# [TASKS TO PERFORM]
- A) According to the backstage account, how old is the violinist Helen Mendel?
- B) Rewrite the backstage account from "Lights came on" up to and including "there as well.", substituting "sound crew" for "light crew".
- C) Say whether each statement agrees with the backstage account: (i) The orchestra members receive a cash payment for playing. (ii) The air-conditioning in the dressing rooms had stopped working. (iii) Helen Mendel walked down the stairs into the orchestra pit.

# [TEXT PASSAGE]
((

Lights came on in the light booth and there was Vassar again. She’s also on the light crew and presumably was making last-minute adjustments there as well.

They sat me at a chair out of the way and it was fun to observe my surroundings — walls covered with writing from various people over the past years in the Jean Henderson Performing Arts Center theater, each wall with a big “DO NOT PAINT” sign on it.

One wall is covered, all the way to the ceiling, with various chairs, which will hang there until they are needed. Shelving units are set aside for things like baskets of varying sizes or bottles, while a hanging shoe bag is used for smaller props.

Meanwhile, the actors started arriving backstage, and began getting out of their T-shirts and jeans and into costumes. The air-conditioning had gone out in the dressing rooms, so they could not close the doors and big fans blew air into the rooms.

“I’m not sure where we’re going to get the funds to fix it,” McCann said to me as she passed by.
To avoid crowding into the stuffy rooms, some of the actors were helping one another with costumes or makeup in the hallway.

Musicians started arriving at 1 p.m., including 88-year-old violinist Helen Mendel, who has been playing with DMTC for many years. Mendel chose not to climb all those stairs down into the orchestra pit, but took the small elevator. All the orchestra members volunteer their time and are “paid” a drink and a cookie at intermission.

The cast was called to the stage for the sound check. Some were doing individual vocalizations and then they did vocals in unison.

At the same time, a group walked in and across the stage with a leader, who was speaking to them softly. These were ushers for the show, learning what their jobs would entail. (There are different volunteer ushers for every performance — it’s a way to see the show for free.)

))

# [DATASET CONTENT]
((

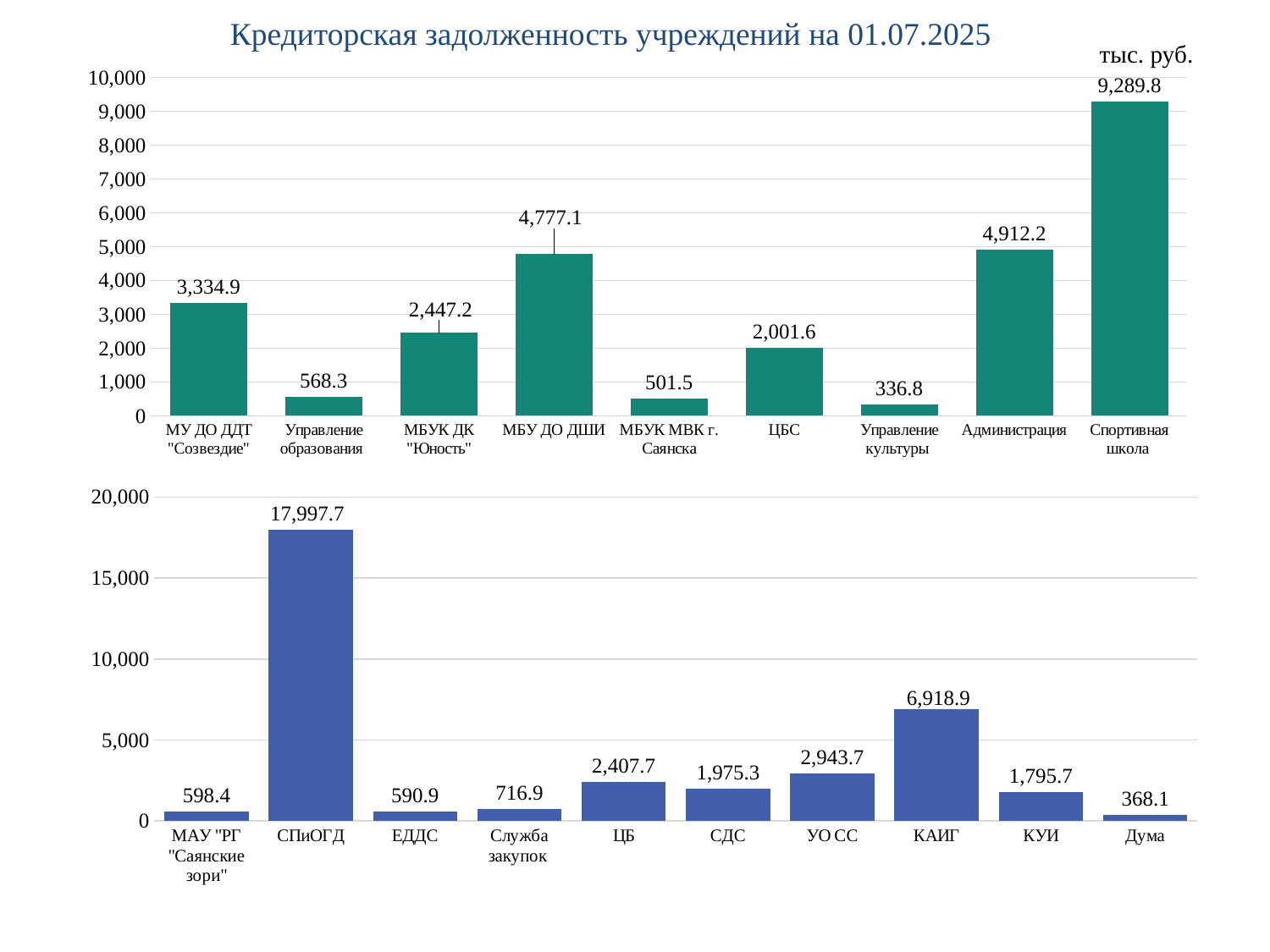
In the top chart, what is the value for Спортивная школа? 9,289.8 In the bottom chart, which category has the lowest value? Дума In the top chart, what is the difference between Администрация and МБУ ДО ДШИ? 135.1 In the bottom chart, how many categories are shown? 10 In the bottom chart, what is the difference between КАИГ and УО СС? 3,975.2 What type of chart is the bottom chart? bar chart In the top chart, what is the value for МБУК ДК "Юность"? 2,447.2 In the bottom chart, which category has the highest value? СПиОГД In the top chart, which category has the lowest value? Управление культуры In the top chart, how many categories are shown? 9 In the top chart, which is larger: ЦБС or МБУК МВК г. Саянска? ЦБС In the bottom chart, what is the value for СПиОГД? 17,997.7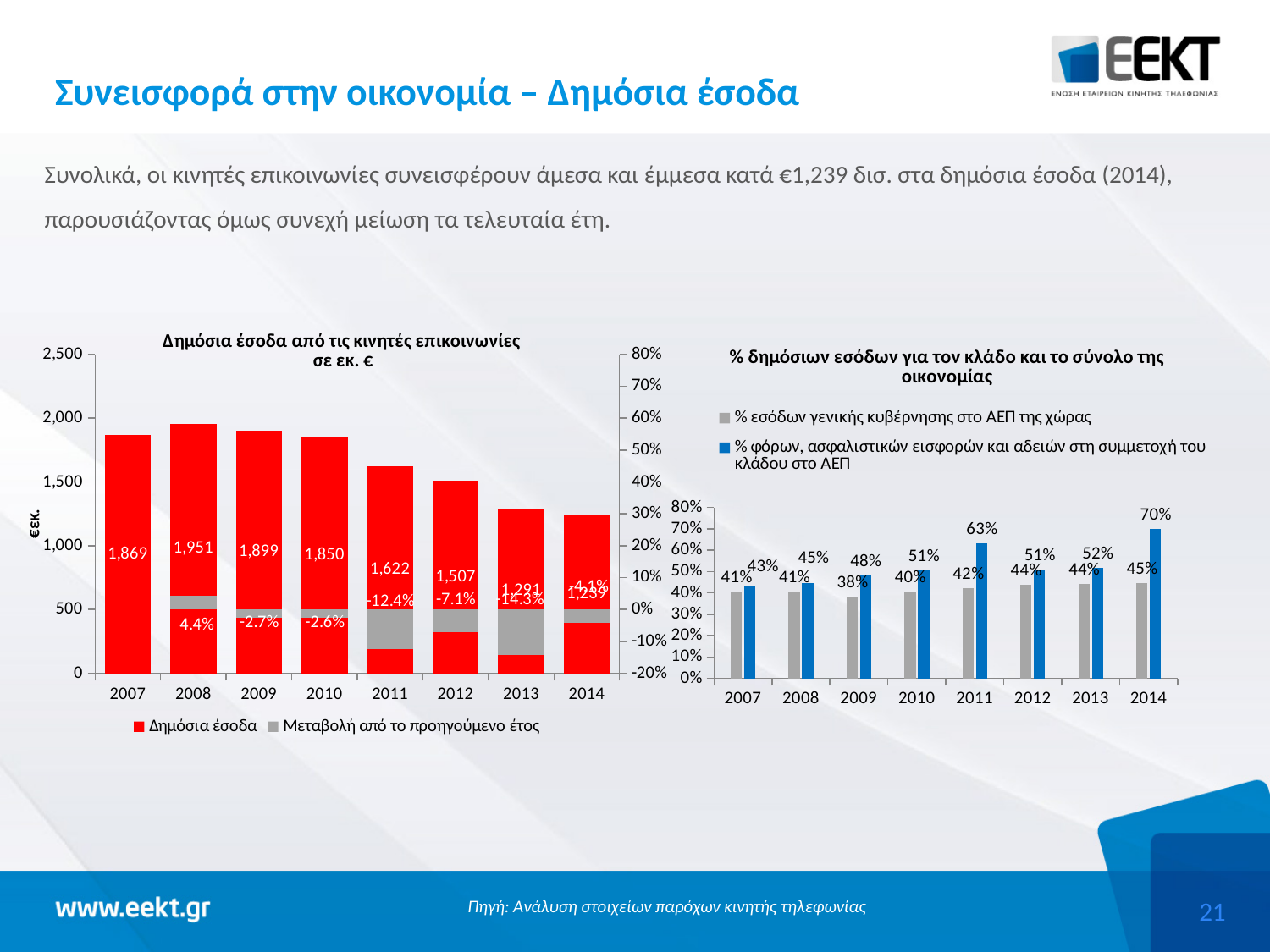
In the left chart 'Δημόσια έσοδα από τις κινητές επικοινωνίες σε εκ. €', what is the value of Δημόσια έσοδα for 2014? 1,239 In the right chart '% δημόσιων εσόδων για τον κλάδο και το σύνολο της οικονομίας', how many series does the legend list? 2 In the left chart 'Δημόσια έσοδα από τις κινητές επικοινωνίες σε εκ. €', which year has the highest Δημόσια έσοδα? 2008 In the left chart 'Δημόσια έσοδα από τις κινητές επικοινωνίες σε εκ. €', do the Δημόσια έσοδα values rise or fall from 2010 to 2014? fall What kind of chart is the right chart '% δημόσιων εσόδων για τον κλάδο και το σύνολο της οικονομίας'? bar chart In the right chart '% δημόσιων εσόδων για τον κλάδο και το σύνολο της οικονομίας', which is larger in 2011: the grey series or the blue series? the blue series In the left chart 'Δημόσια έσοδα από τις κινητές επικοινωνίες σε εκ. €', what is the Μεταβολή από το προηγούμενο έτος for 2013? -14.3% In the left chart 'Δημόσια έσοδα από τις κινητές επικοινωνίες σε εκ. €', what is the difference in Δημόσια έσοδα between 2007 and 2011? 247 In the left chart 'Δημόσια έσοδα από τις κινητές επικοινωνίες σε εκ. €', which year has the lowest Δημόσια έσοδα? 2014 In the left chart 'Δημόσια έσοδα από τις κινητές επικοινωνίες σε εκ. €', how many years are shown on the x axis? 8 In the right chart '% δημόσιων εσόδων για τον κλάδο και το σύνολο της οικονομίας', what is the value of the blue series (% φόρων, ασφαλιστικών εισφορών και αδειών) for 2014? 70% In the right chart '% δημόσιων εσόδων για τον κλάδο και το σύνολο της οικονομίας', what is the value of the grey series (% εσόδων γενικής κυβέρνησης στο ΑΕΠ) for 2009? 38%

))

# [TASK ANSWERS]
- A) She is 88 years old.

- B)
Lights came on in the light booth and there was Vassar again. She’s also on the sound crew and presumably was making last-minute adjustments there as well.

- C)
(i) No: "All the orchestra members volunteer their time and are “paid” a drink and a cookie at intermission."
(ii) Yes: "The air-conditioning had gone out in the dressing rooms"
(iii) No: "Mendel chose not to climb all those stairs down into the orchestra pit, but took the small elevator."